» WORK TO DO: Take the line that contains "Taking a look" as the first line and the final line of the records as the last; return exactly those lines and the lines between.

[Dataset rows]

* Start *

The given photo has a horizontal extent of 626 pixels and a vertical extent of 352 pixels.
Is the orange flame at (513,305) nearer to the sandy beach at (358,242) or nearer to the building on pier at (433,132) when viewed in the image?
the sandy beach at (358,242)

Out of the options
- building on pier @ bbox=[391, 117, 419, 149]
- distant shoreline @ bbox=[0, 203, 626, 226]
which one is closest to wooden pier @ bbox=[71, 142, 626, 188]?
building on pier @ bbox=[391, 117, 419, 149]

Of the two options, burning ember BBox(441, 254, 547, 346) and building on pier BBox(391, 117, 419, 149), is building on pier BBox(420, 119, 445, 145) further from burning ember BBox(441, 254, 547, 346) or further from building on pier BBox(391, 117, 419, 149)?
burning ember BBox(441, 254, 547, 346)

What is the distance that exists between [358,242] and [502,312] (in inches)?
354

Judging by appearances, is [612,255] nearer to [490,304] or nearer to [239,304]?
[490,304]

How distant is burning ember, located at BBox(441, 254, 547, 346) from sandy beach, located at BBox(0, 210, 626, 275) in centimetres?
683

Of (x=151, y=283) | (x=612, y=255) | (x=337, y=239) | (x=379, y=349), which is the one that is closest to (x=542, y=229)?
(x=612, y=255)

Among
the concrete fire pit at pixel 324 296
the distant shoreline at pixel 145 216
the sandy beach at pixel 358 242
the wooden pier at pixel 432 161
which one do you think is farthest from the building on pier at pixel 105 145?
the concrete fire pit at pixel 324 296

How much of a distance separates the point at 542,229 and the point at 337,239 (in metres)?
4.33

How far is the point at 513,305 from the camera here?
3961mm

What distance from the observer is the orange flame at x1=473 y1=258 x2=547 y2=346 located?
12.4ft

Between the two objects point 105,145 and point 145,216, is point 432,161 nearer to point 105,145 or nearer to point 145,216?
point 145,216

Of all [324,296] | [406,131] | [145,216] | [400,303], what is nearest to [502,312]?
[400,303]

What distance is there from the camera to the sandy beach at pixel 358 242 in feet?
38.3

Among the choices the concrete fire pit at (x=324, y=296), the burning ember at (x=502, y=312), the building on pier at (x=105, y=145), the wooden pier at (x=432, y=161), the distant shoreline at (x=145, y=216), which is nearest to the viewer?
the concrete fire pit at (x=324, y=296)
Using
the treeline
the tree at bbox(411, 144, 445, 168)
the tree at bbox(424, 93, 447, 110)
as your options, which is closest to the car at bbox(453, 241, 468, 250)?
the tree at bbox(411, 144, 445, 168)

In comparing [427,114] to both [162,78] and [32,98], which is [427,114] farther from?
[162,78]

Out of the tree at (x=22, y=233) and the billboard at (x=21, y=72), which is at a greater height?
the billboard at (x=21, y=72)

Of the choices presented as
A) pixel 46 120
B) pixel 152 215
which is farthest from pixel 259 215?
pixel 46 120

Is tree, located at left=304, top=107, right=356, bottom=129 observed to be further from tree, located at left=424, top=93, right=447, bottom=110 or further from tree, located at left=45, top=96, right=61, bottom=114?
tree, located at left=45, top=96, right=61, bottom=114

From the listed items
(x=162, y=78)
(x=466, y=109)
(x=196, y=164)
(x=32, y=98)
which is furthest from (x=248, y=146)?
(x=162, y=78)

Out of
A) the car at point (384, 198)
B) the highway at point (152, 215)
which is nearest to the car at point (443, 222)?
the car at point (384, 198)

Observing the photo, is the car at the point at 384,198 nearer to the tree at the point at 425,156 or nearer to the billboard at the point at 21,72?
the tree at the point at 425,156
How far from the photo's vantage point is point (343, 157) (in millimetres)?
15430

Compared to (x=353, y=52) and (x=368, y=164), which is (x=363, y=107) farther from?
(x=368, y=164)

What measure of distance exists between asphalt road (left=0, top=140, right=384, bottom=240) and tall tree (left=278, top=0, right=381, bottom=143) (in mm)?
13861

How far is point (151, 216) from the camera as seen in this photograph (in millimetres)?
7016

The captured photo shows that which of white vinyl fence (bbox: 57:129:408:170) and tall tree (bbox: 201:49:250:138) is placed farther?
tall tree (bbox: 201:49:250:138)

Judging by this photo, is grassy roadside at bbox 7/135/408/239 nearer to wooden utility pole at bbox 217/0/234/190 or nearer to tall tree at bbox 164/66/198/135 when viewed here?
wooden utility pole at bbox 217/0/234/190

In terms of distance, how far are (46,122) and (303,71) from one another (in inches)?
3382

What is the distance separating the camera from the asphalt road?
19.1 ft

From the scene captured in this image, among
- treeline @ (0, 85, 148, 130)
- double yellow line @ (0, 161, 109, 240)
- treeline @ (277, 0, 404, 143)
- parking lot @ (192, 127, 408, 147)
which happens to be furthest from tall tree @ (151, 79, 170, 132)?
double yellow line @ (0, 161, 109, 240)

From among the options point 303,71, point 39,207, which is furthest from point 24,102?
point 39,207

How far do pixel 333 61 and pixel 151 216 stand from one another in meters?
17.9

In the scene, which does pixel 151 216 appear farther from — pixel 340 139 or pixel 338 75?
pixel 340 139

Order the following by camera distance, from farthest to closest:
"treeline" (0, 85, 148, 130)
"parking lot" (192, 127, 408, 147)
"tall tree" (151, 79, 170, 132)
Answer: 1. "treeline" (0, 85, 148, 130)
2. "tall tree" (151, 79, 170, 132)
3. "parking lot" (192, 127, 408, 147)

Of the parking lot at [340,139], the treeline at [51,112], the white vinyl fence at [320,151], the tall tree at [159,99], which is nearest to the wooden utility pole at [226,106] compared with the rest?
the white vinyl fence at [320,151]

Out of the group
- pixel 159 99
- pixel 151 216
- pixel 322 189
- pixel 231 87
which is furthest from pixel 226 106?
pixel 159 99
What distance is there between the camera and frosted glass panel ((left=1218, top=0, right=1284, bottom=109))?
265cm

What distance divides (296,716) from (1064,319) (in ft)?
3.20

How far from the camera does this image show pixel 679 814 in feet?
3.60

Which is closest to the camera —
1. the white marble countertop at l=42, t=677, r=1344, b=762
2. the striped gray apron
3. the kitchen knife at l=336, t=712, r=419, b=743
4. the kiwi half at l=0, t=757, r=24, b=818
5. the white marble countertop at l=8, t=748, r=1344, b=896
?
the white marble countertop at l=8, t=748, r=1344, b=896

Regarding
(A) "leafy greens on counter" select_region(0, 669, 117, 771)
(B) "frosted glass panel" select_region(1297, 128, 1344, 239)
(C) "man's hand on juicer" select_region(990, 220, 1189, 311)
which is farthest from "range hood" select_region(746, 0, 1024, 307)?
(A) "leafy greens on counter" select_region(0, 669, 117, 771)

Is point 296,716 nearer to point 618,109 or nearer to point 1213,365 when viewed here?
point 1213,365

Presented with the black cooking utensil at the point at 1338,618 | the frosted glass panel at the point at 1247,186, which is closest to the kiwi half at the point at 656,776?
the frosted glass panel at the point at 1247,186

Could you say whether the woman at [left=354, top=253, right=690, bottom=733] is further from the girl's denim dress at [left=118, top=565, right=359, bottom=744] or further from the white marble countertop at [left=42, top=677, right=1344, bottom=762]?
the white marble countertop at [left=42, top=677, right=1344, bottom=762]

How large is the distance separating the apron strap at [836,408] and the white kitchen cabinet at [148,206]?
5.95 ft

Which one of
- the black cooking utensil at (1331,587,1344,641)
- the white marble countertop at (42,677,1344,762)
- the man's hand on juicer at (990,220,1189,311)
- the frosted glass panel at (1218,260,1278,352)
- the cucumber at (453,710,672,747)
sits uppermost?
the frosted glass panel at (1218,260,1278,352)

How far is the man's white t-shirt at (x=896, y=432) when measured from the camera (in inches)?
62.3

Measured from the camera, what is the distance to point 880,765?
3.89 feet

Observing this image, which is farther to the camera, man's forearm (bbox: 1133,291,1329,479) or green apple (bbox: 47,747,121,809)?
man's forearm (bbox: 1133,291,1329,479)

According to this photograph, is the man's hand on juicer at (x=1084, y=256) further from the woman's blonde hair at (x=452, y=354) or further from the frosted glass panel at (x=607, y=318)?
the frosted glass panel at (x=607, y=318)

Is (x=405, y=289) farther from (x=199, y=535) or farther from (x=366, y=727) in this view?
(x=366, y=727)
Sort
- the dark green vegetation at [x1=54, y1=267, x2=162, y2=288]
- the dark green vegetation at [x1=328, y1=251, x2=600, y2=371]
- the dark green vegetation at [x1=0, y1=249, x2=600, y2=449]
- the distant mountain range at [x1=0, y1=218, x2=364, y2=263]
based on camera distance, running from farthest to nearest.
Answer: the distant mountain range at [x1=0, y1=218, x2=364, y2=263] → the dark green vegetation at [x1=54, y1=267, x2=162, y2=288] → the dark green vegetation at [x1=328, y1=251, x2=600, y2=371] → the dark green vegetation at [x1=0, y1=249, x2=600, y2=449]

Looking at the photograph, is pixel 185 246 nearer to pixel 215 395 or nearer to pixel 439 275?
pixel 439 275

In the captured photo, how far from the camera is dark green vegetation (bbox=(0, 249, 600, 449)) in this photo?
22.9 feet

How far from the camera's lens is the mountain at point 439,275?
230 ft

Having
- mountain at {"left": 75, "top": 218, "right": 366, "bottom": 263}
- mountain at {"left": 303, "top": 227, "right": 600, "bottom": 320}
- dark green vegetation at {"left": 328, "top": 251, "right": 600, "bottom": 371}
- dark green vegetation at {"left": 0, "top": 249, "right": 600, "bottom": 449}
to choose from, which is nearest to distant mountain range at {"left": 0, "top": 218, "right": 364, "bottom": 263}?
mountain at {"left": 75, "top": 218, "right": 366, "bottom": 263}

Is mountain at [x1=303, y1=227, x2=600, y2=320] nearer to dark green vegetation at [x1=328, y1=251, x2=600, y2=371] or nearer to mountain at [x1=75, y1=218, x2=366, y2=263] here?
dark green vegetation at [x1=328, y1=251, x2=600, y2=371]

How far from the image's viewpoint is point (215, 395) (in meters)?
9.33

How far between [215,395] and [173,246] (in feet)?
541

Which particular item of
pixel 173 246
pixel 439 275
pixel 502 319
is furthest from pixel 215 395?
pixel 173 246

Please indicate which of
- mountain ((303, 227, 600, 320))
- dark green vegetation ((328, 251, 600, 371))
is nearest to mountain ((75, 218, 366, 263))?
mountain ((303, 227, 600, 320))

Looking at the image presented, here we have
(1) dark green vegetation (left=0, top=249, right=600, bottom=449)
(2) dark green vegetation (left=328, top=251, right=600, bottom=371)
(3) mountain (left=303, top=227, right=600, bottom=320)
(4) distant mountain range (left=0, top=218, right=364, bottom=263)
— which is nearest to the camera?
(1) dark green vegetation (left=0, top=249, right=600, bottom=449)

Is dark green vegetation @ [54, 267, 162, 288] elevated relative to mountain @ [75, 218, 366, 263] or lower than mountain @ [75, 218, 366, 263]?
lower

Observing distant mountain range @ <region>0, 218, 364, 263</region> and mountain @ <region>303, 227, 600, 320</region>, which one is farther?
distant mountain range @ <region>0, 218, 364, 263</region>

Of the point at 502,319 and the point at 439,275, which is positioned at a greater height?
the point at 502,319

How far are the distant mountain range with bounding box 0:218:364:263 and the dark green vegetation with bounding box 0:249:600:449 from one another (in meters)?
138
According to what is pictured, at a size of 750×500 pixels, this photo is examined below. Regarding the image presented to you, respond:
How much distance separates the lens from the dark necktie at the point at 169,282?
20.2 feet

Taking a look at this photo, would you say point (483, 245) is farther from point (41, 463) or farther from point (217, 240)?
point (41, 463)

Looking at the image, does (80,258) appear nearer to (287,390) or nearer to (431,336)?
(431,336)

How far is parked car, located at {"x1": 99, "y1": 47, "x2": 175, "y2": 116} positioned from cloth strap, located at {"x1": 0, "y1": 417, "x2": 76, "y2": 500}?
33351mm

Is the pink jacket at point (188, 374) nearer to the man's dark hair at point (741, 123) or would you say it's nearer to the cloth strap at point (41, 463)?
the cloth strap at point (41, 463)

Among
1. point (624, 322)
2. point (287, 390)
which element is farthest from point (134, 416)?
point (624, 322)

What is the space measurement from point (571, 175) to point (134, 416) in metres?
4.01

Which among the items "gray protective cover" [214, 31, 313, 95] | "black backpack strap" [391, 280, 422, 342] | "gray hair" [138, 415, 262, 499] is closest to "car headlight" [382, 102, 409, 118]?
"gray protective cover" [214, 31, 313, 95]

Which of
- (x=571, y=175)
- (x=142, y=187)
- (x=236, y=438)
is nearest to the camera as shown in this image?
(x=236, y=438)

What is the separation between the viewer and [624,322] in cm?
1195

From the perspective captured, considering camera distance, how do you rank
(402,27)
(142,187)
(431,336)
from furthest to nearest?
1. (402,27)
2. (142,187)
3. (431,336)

* End *

» RESULT OF THIS EXERCISE:
Taking a look at this photo, would you say point (483, 245) is farther from point (41, 463) or farther from point (217, 240)?
point (41, 463)

Looking at the image, does (80,258) appear nearer to (287,390) or nearer to (431,336)?
(431,336)

How far is parked car, located at {"x1": 99, "y1": 47, "x2": 175, "y2": 116} positioned from cloth strap, located at {"x1": 0, "y1": 417, "x2": 76, "y2": 500}?
33351mm

Is the pink jacket at point (188, 374) nearer to the man's dark hair at point (741, 123) or would you say it's nearer to the cloth strap at point (41, 463)?
the cloth strap at point (41, 463)

Among
1. point (624, 322)
2. point (287, 390)
which element is farthest from point (134, 416)?
point (624, 322)

What is the space measurement from point (571, 175) to point (134, 416) in metres?
4.01

Which among the items "gray protective cover" [214, 31, 313, 95] | "black backpack strap" [391, 280, 422, 342] | "gray hair" [138, 415, 262, 499] is closest to "car headlight" [382, 102, 409, 118]?
"gray protective cover" [214, 31, 313, 95]

Which of
- (x=571, y=175)
- (x=142, y=187)
- (x=236, y=438)
is nearest to the camera as shown in this image?
(x=236, y=438)

What is the separation between the viewer and [624,322] in cm?
1195

From the perspective captured, considering camera distance, how do you rank
(402,27)
(142,187)
(431,336)
from furthest to nearest?
1. (402,27)
2. (142,187)
3. (431,336)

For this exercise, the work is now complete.